Work instructions:
a – List each distinct calendar date that appears in the e-cigarette lung illness article, as it is written there.
b – Reproduce the e-cigarette lung illness article verbatim from "California has 24" to "licensed cannabis stores.".

Reading passage:
- - -

BY RUTH HILL R.N.
The CDC government media on August 23, 2019, released a Telebriefing on Severe Pulmonary Disease Associated with Use of E-cigarettes. An audio of the briefing can be found on their website https://www.cdc.gov/media. As of August 22nd, between June 28th and August 20th of this year, there were 193 potential cases, in 22 states of severe lung illness associated with e-cigarette product use. One death has been reported in Illinois.
Evidence does not suggest that an infectious disease is a principle cause of the illness. Investigators have yet to identify any product or compound linked to all of the cases, but two are implicated is a few. They are Dank Vapes and West Coast Carts. Symptoms included breathing difficulty, shortness of breath, gastrointestinal illnesses as well and/or hospitalization. Before June 28th people have been vaping from illicit places without illness. What changed in the street market now?
California has 24 suspected cases of the hyper-inflammatory lung response, first identified in the town of Hanford on Aug. 14 after seven young adults all suffered from sudden acute respiratory distress in the past month. The common thread: each patient had purchased disposable, THC-filled vaporizer cartridges from an illegal street market. Most importantly, no cases are associated with adult-use or medical cannabis products from legal state-licensed stores. The 24 suspected cases occurred in Kings County which has banned licensed cannabis stores.

- - -

Records shown:
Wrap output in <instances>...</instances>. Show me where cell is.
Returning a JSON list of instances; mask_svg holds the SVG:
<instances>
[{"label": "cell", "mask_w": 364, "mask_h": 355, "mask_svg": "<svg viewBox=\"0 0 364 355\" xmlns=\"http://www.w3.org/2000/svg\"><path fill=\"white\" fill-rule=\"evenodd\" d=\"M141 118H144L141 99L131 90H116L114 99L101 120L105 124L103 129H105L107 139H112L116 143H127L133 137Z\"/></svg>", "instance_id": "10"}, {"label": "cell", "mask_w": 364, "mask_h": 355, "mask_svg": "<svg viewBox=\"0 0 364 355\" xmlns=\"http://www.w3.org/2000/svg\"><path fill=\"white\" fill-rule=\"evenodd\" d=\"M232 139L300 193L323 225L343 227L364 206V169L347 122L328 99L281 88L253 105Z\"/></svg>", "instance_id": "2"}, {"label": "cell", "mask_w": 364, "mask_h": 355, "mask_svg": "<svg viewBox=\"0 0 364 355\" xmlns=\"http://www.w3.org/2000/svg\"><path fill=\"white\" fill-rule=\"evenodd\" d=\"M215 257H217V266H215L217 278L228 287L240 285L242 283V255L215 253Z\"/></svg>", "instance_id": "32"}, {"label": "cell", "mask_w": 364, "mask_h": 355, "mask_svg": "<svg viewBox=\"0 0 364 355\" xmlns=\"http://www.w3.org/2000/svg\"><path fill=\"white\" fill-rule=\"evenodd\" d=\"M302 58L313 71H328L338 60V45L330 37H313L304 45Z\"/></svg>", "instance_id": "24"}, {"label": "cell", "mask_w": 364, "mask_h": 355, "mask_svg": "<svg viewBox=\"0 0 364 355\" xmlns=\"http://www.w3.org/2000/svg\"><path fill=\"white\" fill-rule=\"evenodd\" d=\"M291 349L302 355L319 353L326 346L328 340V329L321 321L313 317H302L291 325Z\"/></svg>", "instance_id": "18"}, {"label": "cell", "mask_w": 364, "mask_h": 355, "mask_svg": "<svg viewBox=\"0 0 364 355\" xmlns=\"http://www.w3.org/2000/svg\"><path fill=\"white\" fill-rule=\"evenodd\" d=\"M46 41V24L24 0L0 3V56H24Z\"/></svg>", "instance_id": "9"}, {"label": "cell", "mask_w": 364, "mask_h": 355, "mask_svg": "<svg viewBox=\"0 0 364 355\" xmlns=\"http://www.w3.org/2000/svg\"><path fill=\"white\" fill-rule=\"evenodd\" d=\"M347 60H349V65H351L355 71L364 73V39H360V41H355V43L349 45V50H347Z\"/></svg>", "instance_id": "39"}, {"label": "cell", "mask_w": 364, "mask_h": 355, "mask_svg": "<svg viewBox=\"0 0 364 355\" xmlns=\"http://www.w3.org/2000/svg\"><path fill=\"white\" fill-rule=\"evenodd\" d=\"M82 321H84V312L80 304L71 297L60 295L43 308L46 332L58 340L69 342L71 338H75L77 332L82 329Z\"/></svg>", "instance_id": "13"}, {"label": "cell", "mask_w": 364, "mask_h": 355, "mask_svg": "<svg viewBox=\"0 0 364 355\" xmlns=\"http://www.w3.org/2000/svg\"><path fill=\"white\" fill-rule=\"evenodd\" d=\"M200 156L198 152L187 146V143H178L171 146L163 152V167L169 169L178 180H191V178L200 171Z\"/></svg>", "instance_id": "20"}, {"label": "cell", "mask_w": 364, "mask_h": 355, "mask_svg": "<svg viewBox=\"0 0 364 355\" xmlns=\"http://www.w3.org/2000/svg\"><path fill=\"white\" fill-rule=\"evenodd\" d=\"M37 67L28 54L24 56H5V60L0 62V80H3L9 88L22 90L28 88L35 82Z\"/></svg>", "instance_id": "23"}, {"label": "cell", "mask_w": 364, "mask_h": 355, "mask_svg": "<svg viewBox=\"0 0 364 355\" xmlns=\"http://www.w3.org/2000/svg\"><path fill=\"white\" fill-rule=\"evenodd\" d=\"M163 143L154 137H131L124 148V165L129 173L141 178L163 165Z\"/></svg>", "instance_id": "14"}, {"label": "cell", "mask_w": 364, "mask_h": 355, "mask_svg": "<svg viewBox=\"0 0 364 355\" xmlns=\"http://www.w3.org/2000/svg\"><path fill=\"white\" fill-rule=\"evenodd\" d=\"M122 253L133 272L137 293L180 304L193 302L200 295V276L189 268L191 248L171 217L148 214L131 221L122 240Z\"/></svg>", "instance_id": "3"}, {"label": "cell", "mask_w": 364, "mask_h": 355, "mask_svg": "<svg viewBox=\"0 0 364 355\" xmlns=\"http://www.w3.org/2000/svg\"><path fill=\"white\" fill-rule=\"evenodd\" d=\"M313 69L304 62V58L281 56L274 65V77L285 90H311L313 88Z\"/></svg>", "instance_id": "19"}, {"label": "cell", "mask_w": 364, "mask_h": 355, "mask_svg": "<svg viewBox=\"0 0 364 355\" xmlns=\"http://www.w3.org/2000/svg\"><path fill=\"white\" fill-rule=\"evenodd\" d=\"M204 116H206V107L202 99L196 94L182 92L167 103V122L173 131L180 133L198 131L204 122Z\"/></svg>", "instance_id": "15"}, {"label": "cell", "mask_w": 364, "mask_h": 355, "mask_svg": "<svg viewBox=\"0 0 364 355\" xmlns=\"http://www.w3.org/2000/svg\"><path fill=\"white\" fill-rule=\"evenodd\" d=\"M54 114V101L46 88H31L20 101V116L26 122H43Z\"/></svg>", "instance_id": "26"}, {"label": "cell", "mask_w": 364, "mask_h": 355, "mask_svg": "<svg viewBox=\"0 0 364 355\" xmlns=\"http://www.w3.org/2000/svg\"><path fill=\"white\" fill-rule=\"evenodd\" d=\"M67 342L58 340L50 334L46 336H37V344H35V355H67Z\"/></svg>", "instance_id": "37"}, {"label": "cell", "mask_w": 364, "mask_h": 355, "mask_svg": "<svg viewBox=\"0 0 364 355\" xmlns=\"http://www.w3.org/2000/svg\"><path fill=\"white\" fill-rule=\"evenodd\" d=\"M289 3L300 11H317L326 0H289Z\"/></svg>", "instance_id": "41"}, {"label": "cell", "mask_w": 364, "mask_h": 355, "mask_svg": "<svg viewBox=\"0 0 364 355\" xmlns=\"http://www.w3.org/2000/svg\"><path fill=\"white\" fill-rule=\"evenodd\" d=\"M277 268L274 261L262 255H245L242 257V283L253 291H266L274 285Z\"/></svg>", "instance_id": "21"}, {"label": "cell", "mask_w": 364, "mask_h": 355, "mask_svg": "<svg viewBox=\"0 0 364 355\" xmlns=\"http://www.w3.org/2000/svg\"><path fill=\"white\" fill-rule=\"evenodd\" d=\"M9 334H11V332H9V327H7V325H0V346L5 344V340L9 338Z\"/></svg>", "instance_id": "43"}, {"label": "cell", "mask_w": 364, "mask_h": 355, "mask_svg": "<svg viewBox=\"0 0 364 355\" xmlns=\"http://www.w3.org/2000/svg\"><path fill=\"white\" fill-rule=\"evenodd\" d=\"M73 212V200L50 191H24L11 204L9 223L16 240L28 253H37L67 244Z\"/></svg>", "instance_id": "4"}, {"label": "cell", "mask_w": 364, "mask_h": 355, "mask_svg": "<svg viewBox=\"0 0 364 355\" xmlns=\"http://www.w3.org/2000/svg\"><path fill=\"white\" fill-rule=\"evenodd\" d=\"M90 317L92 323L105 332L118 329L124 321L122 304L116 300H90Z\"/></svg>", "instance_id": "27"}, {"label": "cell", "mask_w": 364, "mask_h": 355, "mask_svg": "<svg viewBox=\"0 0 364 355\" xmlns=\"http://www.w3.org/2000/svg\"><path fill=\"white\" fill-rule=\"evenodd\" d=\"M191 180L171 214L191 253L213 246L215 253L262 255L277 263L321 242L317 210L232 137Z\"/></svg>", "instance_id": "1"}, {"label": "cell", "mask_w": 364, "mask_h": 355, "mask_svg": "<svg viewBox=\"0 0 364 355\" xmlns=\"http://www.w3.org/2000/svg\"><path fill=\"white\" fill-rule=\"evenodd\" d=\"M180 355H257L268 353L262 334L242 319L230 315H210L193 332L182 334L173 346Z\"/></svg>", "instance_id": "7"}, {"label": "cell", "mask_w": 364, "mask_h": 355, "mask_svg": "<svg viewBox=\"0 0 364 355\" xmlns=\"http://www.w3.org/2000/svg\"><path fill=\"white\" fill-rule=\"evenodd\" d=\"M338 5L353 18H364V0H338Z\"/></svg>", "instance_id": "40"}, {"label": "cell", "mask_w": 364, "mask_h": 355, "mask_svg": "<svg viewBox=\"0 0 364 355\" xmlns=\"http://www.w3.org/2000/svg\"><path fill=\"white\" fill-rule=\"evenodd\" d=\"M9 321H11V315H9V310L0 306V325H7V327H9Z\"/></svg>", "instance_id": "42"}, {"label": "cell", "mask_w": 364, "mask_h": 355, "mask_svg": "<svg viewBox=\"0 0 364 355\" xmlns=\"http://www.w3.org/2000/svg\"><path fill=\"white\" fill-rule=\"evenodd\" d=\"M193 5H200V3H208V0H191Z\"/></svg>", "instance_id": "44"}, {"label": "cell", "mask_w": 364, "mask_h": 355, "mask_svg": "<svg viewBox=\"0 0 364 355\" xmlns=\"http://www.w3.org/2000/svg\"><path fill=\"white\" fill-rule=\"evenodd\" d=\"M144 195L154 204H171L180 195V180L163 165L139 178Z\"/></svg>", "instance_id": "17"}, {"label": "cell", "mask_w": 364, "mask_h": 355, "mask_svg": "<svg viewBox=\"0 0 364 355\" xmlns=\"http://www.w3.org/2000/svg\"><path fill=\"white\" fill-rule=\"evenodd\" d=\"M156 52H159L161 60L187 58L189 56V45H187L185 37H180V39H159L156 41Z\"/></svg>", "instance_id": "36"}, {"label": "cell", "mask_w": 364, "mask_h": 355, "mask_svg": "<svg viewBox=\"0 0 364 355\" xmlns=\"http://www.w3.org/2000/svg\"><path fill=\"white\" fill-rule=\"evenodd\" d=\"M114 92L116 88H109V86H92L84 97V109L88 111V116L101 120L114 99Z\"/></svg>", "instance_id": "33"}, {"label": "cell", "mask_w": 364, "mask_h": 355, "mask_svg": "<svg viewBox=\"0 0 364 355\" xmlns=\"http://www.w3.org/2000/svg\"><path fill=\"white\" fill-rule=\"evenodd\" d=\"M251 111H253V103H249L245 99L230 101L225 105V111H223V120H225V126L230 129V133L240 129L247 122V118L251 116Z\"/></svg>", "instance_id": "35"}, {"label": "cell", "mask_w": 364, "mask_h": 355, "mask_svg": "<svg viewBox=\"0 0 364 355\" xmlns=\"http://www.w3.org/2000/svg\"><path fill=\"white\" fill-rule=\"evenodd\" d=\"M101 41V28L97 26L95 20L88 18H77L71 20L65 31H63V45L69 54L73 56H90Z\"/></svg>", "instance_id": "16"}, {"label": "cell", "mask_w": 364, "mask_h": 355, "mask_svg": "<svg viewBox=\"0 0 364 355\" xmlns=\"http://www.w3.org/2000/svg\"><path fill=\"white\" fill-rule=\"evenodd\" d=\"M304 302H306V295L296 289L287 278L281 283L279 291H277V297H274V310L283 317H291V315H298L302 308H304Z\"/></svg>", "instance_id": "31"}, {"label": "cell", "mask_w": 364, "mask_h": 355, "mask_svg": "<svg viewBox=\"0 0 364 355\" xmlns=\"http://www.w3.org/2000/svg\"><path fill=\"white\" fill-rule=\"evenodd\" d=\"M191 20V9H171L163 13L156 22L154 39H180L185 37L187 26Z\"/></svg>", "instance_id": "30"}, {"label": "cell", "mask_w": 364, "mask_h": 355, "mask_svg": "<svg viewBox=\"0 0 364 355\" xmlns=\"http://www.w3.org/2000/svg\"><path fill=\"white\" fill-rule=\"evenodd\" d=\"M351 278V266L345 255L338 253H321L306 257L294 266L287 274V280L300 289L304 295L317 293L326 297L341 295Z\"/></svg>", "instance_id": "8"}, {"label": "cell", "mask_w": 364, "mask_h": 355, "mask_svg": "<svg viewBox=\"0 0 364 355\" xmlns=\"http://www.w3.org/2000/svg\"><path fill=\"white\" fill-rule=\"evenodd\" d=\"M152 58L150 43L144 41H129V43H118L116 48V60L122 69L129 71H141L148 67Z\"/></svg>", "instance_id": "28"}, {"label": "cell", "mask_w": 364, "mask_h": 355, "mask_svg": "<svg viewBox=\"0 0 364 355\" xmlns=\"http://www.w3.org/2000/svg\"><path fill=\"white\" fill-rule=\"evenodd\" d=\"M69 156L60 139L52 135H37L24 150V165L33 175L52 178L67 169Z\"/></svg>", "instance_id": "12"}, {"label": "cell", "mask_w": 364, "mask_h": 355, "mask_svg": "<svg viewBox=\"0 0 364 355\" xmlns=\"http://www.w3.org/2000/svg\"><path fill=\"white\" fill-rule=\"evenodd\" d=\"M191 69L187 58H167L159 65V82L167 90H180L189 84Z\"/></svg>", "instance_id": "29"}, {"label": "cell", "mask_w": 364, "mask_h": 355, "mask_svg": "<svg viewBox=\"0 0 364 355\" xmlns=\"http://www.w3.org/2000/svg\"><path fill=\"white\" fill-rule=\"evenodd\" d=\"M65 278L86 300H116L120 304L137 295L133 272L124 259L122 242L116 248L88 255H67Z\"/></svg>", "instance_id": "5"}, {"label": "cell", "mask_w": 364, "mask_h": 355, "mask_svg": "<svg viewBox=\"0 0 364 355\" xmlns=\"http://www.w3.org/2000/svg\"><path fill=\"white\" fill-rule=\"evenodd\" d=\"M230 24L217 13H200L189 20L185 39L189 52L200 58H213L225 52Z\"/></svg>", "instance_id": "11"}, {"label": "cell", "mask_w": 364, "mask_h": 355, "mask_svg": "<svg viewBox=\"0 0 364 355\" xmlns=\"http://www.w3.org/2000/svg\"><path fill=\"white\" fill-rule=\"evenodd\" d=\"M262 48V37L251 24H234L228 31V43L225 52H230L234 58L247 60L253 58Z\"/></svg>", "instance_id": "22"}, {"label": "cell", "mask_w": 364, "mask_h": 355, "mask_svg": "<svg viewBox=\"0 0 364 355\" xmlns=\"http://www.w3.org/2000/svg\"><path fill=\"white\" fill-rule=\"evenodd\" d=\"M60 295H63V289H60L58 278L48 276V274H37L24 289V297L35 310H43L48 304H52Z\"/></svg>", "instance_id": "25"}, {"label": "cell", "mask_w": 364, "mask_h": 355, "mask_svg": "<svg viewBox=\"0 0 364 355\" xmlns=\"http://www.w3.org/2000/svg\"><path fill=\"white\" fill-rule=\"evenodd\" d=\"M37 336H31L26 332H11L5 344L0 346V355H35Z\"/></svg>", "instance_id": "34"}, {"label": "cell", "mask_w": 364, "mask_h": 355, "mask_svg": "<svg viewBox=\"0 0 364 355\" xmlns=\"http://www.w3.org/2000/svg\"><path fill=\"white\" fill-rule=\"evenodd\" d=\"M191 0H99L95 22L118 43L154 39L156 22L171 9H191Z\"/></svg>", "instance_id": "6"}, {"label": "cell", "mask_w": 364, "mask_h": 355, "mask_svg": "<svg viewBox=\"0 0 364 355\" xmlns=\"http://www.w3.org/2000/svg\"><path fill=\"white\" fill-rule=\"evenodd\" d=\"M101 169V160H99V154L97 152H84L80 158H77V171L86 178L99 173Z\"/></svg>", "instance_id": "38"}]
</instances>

- - -

Answers by item:
a –
August 23, 2019
August 22nd
June 28th
August 20th
Aug. 14

b –
California has 24 suspected cases of the hyper-inflammatory lung response, first identified in the town of Hanford on Aug. 14 after seven young adults all suffered from sudden acute respiratory distress in the past month. The common thread: each patient had purchased disposable, THC-filled vaporizer cartridges from an illegal street market. Most importantly, no cases are associated with adult-use or medical cannabis products from legal state-licensed stores. The 24 suspected cases occurred in Kings County which has banned licensed cannabis stores.